Car enthusiasts, fashion insiders and social-media influencers gathered at the Petersen Automotive Museum on Wilshire Boulevard for Cars & Fashion, an event organized by LA Fashion Week to celebrate the roadway and the runway — and give attendees a glimpse at what future fashion weeks here may look like.
The Friday affair, held in conjunction with the Petersen’s yearlong “Porsche Effect” exhibition, combined German automobiles with German fashion through a presentation of menswear looks by Porsche Design (Porsche’s fashion and lifestyle brand) and Escada, a designer women’s clothing brand headquartered in Munich.
Although neither brand will be showing at LA Fashion Week in the fall (though Escada is on the September New York Fashion Week schedule for the first time), Arthur Chipman, executive producer of LAFW, said the Friday night event was a chance to highlight what his event will look like in the future.
Now the official home of LA Fashion Week (although it’s one of several groups that presents twice-yearly runway shows here, Chipman’s is the registered holder of the trademark), the Petersen will host LAFW’s fall and spring runway shows, and Chipman and company will organize more ticketed events at the Mid-Wilshire museum throughout the year.
The collaboration is part of Fashion Week’s long-term goal to support Los Angeles fashion, art and design, Chipman said.
For future Petersen events, Fashion Week will recruit local brands that tie into museum exhibits. Next in the pipeline are French-, Japanese- and American-inspired events.
Friday night, high-heeled guests arrived at the Petersen for bite-size tiramisu and tuna tartare, selfies in front of a Porsche 911 GT1 and a chance to see the museum’s exclusive Vault, a subterranean garage filled with rare 20th century vehicles (a 1903 Cadillac Runabout, a 1998 open-top Popemobile — also a Cadillac — and Saddam Hussein’s 1978 Mercedes-Benz 600 Landaulet, among them) before the fashion show.

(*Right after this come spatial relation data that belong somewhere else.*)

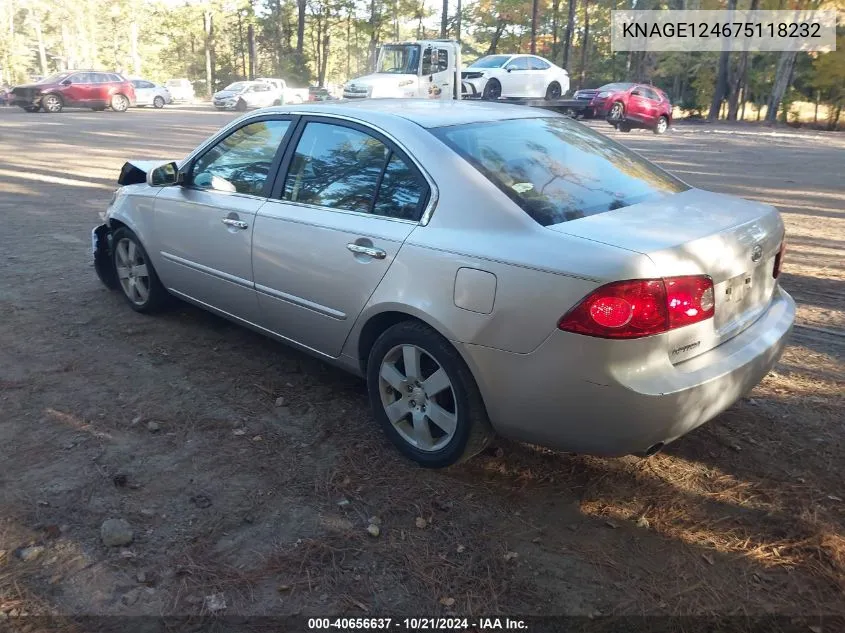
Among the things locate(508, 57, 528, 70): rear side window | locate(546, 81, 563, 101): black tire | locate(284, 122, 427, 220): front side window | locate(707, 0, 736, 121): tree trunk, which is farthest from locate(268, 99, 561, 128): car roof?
locate(707, 0, 736, 121): tree trunk

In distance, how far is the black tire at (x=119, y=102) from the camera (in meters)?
29.9

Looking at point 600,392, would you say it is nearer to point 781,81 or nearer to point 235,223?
point 235,223

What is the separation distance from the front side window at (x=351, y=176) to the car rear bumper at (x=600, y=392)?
34.0 inches

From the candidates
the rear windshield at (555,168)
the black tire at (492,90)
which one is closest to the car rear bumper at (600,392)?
the rear windshield at (555,168)

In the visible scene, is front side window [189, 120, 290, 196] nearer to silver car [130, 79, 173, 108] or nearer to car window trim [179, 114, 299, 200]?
car window trim [179, 114, 299, 200]

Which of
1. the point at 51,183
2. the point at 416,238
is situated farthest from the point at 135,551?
the point at 51,183

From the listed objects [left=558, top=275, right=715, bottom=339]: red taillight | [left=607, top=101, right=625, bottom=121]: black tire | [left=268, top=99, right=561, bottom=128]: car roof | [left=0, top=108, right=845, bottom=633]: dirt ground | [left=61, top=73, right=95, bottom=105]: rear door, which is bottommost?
[left=0, top=108, right=845, bottom=633]: dirt ground

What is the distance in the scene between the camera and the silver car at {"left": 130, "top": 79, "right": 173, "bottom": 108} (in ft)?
121

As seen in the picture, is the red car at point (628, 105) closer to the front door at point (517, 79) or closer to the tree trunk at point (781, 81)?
the front door at point (517, 79)

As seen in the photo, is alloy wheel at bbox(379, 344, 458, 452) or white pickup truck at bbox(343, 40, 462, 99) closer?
alloy wheel at bbox(379, 344, 458, 452)

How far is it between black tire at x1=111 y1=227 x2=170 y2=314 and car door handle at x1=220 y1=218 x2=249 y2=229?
112cm

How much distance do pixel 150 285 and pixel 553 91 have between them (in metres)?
25.2

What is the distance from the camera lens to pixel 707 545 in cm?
277

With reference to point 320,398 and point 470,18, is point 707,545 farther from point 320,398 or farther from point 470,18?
point 470,18
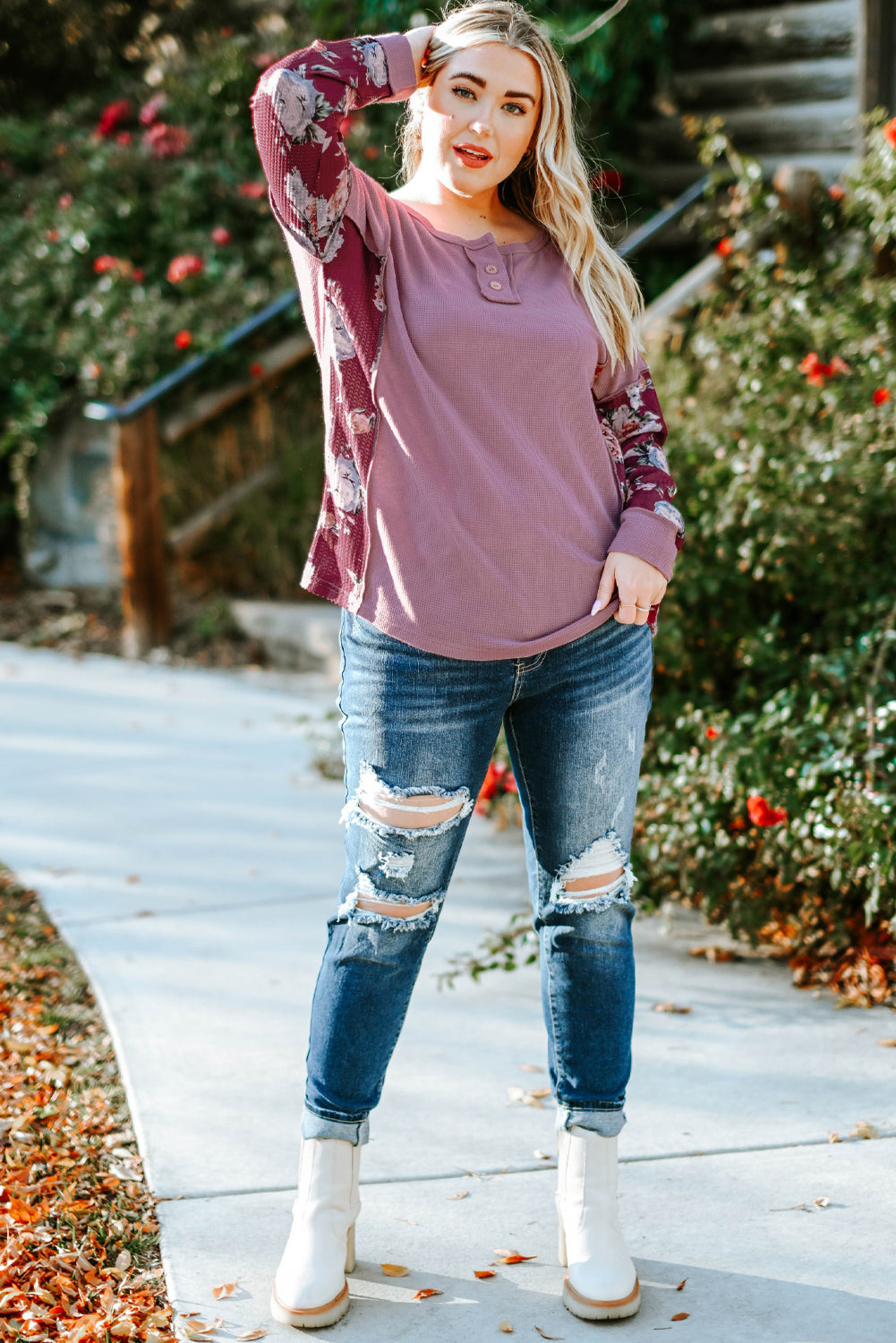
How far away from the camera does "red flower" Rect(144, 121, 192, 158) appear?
290 inches

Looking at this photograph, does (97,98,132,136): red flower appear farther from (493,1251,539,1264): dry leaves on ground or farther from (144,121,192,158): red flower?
(493,1251,539,1264): dry leaves on ground

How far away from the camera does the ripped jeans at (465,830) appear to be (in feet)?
6.18

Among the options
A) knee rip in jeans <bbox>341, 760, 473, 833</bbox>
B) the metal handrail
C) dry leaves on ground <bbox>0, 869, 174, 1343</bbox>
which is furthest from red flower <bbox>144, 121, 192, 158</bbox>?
knee rip in jeans <bbox>341, 760, 473, 833</bbox>

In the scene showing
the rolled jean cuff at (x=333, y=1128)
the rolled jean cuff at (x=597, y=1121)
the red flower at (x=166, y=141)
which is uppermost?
the red flower at (x=166, y=141)

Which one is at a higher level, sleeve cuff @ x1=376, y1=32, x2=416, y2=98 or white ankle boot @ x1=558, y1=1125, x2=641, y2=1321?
sleeve cuff @ x1=376, y1=32, x2=416, y2=98

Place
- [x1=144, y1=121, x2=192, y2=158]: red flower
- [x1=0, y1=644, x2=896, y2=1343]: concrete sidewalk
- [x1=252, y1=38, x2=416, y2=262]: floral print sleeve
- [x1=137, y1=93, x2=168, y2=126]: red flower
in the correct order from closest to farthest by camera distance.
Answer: [x1=252, y1=38, x2=416, y2=262]: floral print sleeve, [x1=0, y1=644, x2=896, y2=1343]: concrete sidewalk, [x1=144, y1=121, x2=192, y2=158]: red flower, [x1=137, y1=93, x2=168, y2=126]: red flower

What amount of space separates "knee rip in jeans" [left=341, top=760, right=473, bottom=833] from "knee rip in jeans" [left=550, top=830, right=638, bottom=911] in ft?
0.63

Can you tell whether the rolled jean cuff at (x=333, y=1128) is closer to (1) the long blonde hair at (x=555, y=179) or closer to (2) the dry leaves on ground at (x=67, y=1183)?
(2) the dry leaves on ground at (x=67, y=1183)

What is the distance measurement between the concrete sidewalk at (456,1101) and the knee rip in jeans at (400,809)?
2.19 feet

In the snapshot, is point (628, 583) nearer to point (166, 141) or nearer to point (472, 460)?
point (472, 460)

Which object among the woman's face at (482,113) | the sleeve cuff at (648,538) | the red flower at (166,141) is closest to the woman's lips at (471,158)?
the woman's face at (482,113)

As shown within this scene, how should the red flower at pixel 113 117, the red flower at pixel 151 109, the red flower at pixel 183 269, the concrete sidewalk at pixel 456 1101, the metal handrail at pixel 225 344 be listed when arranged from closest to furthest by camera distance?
the concrete sidewalk at pixel 456 1101
the metal handrail at pixel 225 344
the red flower at pixel 183 269
the red flower at pixel 151 109
the red flower at pixel 113 117

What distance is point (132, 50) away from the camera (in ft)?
28.6

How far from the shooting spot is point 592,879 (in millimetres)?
1960
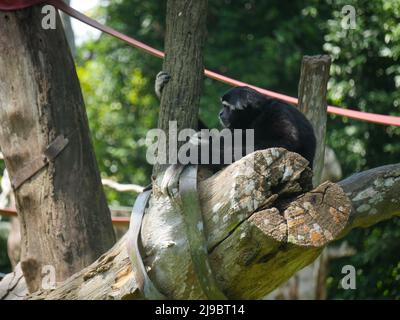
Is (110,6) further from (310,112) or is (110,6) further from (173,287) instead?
(173,287)

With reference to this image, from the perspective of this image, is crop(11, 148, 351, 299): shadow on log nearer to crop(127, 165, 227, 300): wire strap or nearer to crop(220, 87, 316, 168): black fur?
crop(127, 165, 227, 300): wire strap

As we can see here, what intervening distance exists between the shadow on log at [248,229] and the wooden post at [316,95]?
185 centimetres

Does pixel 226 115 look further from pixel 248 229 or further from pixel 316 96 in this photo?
pixel 248 229

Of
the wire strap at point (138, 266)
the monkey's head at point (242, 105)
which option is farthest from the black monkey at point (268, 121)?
the wire strap at point (138, 266)

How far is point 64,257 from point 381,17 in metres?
6.69

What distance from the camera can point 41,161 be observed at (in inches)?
203

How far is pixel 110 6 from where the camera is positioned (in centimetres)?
1427

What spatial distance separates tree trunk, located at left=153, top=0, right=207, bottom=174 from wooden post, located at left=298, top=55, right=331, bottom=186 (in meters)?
1.14

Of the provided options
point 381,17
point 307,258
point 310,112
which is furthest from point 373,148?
point 307,258

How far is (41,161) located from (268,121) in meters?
1.94

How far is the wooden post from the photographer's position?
18.5ft
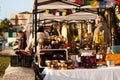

Porsche Design kicked off the show with a presentation of its fall and winter 2018 collection. Twenty models, standing in front of vintage Porsche cars on short platforms, wore looks from the fashion and sports performance lines. Attendees walked from model to model, snapping pictures of the clean, modern looks they were wearing, such as casual quilted jackets, relaxed chinos and sleek sneakers. The tones were mostly autumn-ready neutrals, save for a couple of brightly colored jackets.
Next came a runway show by Escada, featuring 30 floor-length evening gowns from the label’s archives in black, blues, reds and pinks — with lace, velvet and lots of sequins.
The festivities concluded with cocktails at an after-party on the roof of the building’s parking garage, where the next installment of LA Fashion Week is set to unspool Oct. 6 to 10.